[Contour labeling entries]
--- start ---

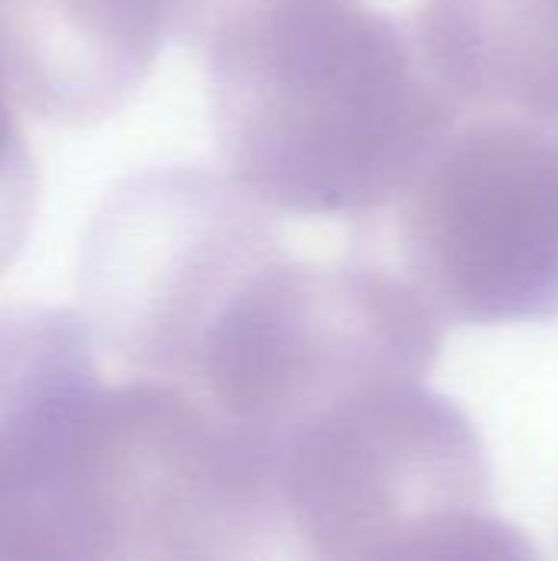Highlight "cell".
Masks as SVG:
<instances>
[{
  "label": "cell",
  "instance_id": "cell-5",
  "mask_svg": "<svg viewBox=\"0 0 558 561\" xmlns=\"http://www.w3.org/2000/svg\"><path fill=\"white\" fill-rule=\"evenodd\" d=\"M411 30L464 112L558 125V0H421Z\"/></svg>",
  "mask_w": 558,
  "mask_h": 561
},
{
  "label": "cell",
  "instance_id": "cell-3",
  "mask_svg": "<svg viewBox=\"0 0 558 561\" xmlns=\"http://www.w3.org/2000/svg\"><path fill=\"white\" fill-rule=\"evenodd\" d=\"M447 322L398 270L368 260L266 263L220 312L201 355L207 401L273 447L372 388L424 381Z\"/></svg>",
  "mask_w": 558,
  "mask_h": 561
},
{
  "label": "cell",
  "instance_id": "cell-2",
  "mask_svg": "<svg viewBox=\"0 0 558 561\" xmlns=\"http://www.w3.org/2000/svg\"><path fill=\"white\" fill-rule=\"evenodd\" d=\"M283 552L316 561L529 559L490 510L474 421L424 381L372 388L273 447Z\"/></svg>",
  "mask_w": 558,
  "mask_h": 561
},
{
  "label": "cell",
  "instance_id": "cell-4",
  "mask_svg": "<svg viewBox=\"0 0 558 561\" xmlns=\"http://www.w3.org/2000/svg\"><path fill=\"white\" fill-rule=\"evenodd\" d=\"M388 207L398 273L447 325L558 316V125L457 122Z\"/></svg>",
  "mask_w": 558,
  "mask_h": 561
},
{
  "label": "cell",
  "instance_id": "cell-1",
  "mask_svg": "<svg viewBox=\"0 0 558 561\" xmlns=\"http://www.w3.org/2000/svg\"><path fill=\"white\" fill-rule=\"evenodd\" d=\"M210 89L237 184L299 217H368L411 184L464 105L368 0H227Z\"/></svg>",
  "mask_w": 558,
  "mask_h": 561
}]
</instances>
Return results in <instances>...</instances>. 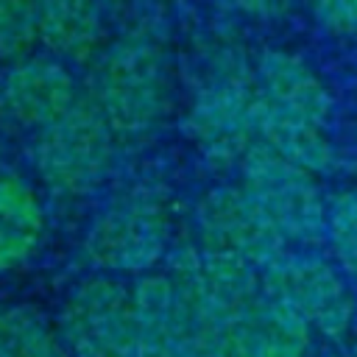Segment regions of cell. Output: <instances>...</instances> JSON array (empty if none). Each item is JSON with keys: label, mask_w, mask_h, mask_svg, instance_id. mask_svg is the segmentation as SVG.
Returning a JSON list of instances; mask_svg holds the SVG:
<instances>
[{"label": "cell", "mask_w": 357, "mask_h": 357, "mask_svg": "<svg viewBox=\"0 0 357 357\" xmlns=\"http://www.w3.org/2000/svg\"><path fill=\"white\" fill-rule=\"evenodd\" d=\"M114 131H148L167 109V67L148 36H128L95 61L89 95Z\"/></svg>", "instance_id": "1"}, {"label": "cell", "mask_w": 357, "mask_h": 357, "mask_svg": "<svg viewBox=\"0 0 357 357\" xmlns=\"http://www.w3.org/2000/svg\"><path fill=\"white\" fill-rule=\"evenodd\" d=\"M112 123L92 98H81L61 120L42 128L33 139L39 176L59 192H89L112 159Z\"/></svg>", "instance_id": "2"}, {"label": "cell", "mask_w": 357, "mask_h": 357, "mask_svg": "<svg viewBox=\"0 0 357 357\" xmlns=\"http://www.w3.org/2000/svg\"><path fill=\"white\" fill-rule=\"evenodd\" d=\"M243 190L271 218L284 240L321 243L329 234L324 198L307 170L257 142L243 156Z\"/></svg>", "instance_id": "3"}, {"label": "cell", "mask_w": 357, "mask_h": 357, "mask_svg": "<svg viewBox=\"0 0 357 357\" xmlns=\"http://www.w3.org/2000/svg\"><path fill=\"white\" fill-rule=\"evenodd\" d=\"M167 245V212L156 195L128 192L109 204L86 231L89 262L117 273H142L159 262Z\"/></svg>", "instance_id": "4"}, {"label": "cell", "mask_w": 357, "mask_h": 357, "mask_svg": "<svg viewBox=\"0 0 357 357\" xmlns=\"http://www.w3.org/2000/svg\"><path fill=\"white\" fill-rule=\"evenodd\" d=\"M59 332L73 357H137L134 298L114 279H84L61 307Z\"/></svg>", "instance_id": "5"}, {"label": "cell", "mask_w": 357, "mask_h": 357, "mask_svg": "<svg viewBox=\"0 0 357 357\" xmlns=\"http://www.w3.org/2000/svg\"><path fill=\"white\" fill-rule=\"evenodd\" d=\"M262 290L329 337H340L351 324V293L340 273L315 254L284 251L262 268Z\"/></svg>", "instance_id": "6"}, {"label": "cell", "mask_w": 357, "mask_h": 357, "mask_svg": "<svg viewBox=\"0 0 357 357\" xmlns=\"http://www.w3.org/2000/svg\"><path fill=\"white\" fill-rule=\"evenodd\" d=\"M204 251L231 254L265 268L284 254V237L243 187H215L198 204Z\"/></svg>", "instance_id": "7"}, {"label": "cell", "mask_w": 357, "mask_h": 357, "mask_svg": "<svg viewBox=\"0 0 357 357\" xmlns=\"http://www.w3.org/2000/svg\"><path fill=\"white\" fill-rule=\"evenodd\" d=\"M254 103L257 86L240 67H229L198 92L187 114V134L209 159H243L251 151V134H257Z\"/></svg>", "instance_id": "8"}, {"label": "cell", "mask_w": 357, "mask_h": 357, "mask_svg": "<svg viewBox=\"0 0 357 357\" xmlns=\"http://www.w3.org/2000/svg\"><path fill=\"white\" fill-rule=\"evenodd\" d=\"M81 98L67 67L47 56L17 59L0 81V106L6 114L39 131L61 120Z\"/></svg>", "instance_id": "9"}, {"label": "cell", "mask_w": 357, "mask_h": 357, "mask_svg": "<svg viewBox=\"0 0 357 357\" xmlns=\"http://www.w3.org/2000/svg\"><path fill=\"white\" fill-rule=\"evenodd\" d=\"M257 89L273 109L312 126H324L332 109L324 81L287 50H265L259 56Z\"/></svg>", "instance_id": "10"}, {"label": "cell", "mask_w": 357, "mask_h": 357, "mask_svg": "<svg viewBox=\"0 0 357 357\" xmlns=\"http://www.w3.org/2000/svg\"><path fill=\"white\" fill-rule=\"evenodd\" d=\"M254 123H257V134L262 137V145L276 151L290 165L307 173H329L332 167H337V153L329 145V139L321 134V126L304 123L298 117L273 109L268 100H262L259 89L254 103Z\"/></svg>", "instance_id": "11"}, {"label": "cell", "mask_w": 357, "mask_h": 357, "mask_svg": "<svg viewBox=\"0 0 357 357\" xmlns=\"http://www.w3.org/2000/svg\"><path fill=\"white\" fill-rule=\"evenodd\" d=\"M45 212L36 192L14 173H0V271H11L39 248Z\"/></svg>", "instance_id": "12"}, {"label": "cell", "mask_w": 357, "mask_h": 357, "mask_svg": "<svg viewBox=\"0 0 357 357\" xmlns=\"http://www.w3.org/2000/svg\"><path fill=\"white\" fill-rule=\"evenodd\" d=\"M36 36L47 45L50 53L73 61H86L100 50L103 20L100 11L89 3H39Z\"/></svg>", "instance_id": "13"}, {"label": "cell", "mask_w": 357, "mask_h": 357, "mask_svg": "<svg viewBox=\"0 0 357 357\" xmlns=\"http://www.w3.org/2000/svg\"><path fill=\"white\" fill-rule=\"evenodd\" d=\"M134 335L137 357H176V298L173 282L165 273H148L137 282L134 293Z\"/></svg>", "instance_id": "14"}, {"label": "cell", "mask_w": 357, "mask_h": 357, "mask_svg": "<svg viewBox=\"0 0 357 357\" xmlns=\"http://www.w3.org/2000/svg\"><path fill=\"white\" fill-rule=\"evenodd\" d=\"M0 357H73L61 332L47 318L28 307H0Z\"/></svg>", "instance_id": "15"}, {"label": "cell", "mask_w": 357, "mask_h": 357, "mask_svg": "<svg viewBox=\"0 0 357 357\" xmlns=\"http://www.w3.org/2000/svg\"><path fill=\"white\" fill-rule=\"evenodd\" d=\"M39 3L0 0V56H20L33 45Z\"/></svg>", "instance_id": "16"}, {"label": "cell", "mask_w": 357, "mask_h": 357, "mask_svg": "<svg viewBox=\"0 0 357 357\" xmlns=\"http://www.w3.org/2000/svg\"><path fill=\"white\" fill-rule=\"evenodd\" d=\"M329 240L340 265L357 279V190L335 198L329 209Z\"/></svg>", "instance_id": "17"}, {"label": "cell", "mask_w": 357, "mask_h": 357, "mask_svg": "<svg viewBox=\"0 0 357 357\" xmlns=\"http://www.w3.org/2000/svg\"><path fill=\"white\" fill-rule=\"evenodd\" d=\"M218 357H279L276 346L268 340V335L257 326V321L243 310L234 321L226 324Z\"/></svg>", "instance_id": "18"}, {"label": "cell", "mask_w": 357, "mask_h": 357, "mask_svg": "<svg viewBox=\"0 0 357 357\" xmlns=\"http://www.w3.org/2000/svg\"><path fill=\"white\" fill-rule=\"evenodd\" d=\"M312 11L324 28L337 33H357V0H324Z\"/></svg>", "instance_id": "19"}, {"label": "cell", "mask_w": 357, "mask_h": 357, "mask_svg": "<svg viewBox=\"0 0 357 357\" xmlns=\"http://www.w3.org/2000/svg\"><path fill=\"white\" fill-rule=\"evenodd\" d=\"M0 173H3V162H0Z\"/></svg>", "instance_id": "20"}]
</instances>
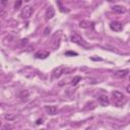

--- end ---

Put everything from the start of the rows down to and including the line containing "89L237 184L299 217H368L411" into a Markdown table with the columns Line and Text, numbering each line and skipping blank ones. Leave the pictures out.

| Line | Text |
|---|---|
| 1 | Highlight "cell". |
| 2 | Masks as SVG: |
| 3 | <instances> |
| 4 | [{ |
| 5 |   "label": "cell", |
| 6 |   "instance_id": "cell-5", |
| 7 |   "mask_svg": "<svg viewBox=\"0 0 558 561\" xmlns=\"http://www.w3.org/2000/svg\"><path fill=\"white\" fill-rule=\"evenodd\" d=\"M411 30L464 112L558 125V0H421Z\"/></svg>", |
| 8 |   "mask_w": 558, |
| 9 |   "mask_h": 561 |
| 10 | }, |
| 11 | { |
| 12 |   "label": "cell", |
| 13 |   "instance_id": "cell-3", |
| 14 |   "mask_svg": "<svg viewBox=\"0 0 558 561\" xmlns=\"http://www.w3.org/2000/svg\"><path fill=\"white\" fill-rule=\"evenodd\" d=\"M447 322L398 270L368 260L266 263L220 312L201 355L207 401L273 447L372 388L424 381Z\"/></svg>", |
| 15 |   "mask_w": 558, |
| 16 |   "mask_h": 561 |
| 17 | }, |
| 18 | { |
| 19 |   "label": "cell", |
| 20 |   "instance_id": "cell-2", |
| 21 |   "mask_svg": "<svg viewBox=\"0 0 558 561\" xmlns=\"http://www.w3.org/2000/svg\"><path fill=\"white\" fill-rule=\"evenodd\" d=\"M283 552L316 561L529 559L490 510L474 421L424 381L372 388L273 447Z\"/></svg>", |
| 22 |   "mask_w": 558, |
| 23 |   "mask_h": 561 |
| 24 | }, |
| 25 | { |
| 26 |   "label": "cell", |
| 27 |   "instance_id": "cell-4", |
| 28 |   "mask_svg": "<svg viewBox=\"0 0 558 561\" xmlns=\"http://www.w3.org/2000/svg\"><path fill=\"white\" fill-rule=\"evenodd\" d=\"M388 207L398 273L447 325L558 316V125L457 122Z\"/></svg>", |
| 29 |   "mask_w": 558, |
| 30 |   "mask_h": 561 |
| 31 | }, |
| 32 | { |
| 33 |   "label": "cell", |
| 34 |   "instance_id": "cell-1", |
| 35 |   "mask_svg": "<svg viewBox=\"0 0 558 561\" xmlns=\"http://www.w3.org/2000/svg\"><path fill=\"white\" fill-rule=\"evenodd\" d=\"M210 89L237 184L299 217H368L411 184L464 105L368 0H227Z\"/></svg>", |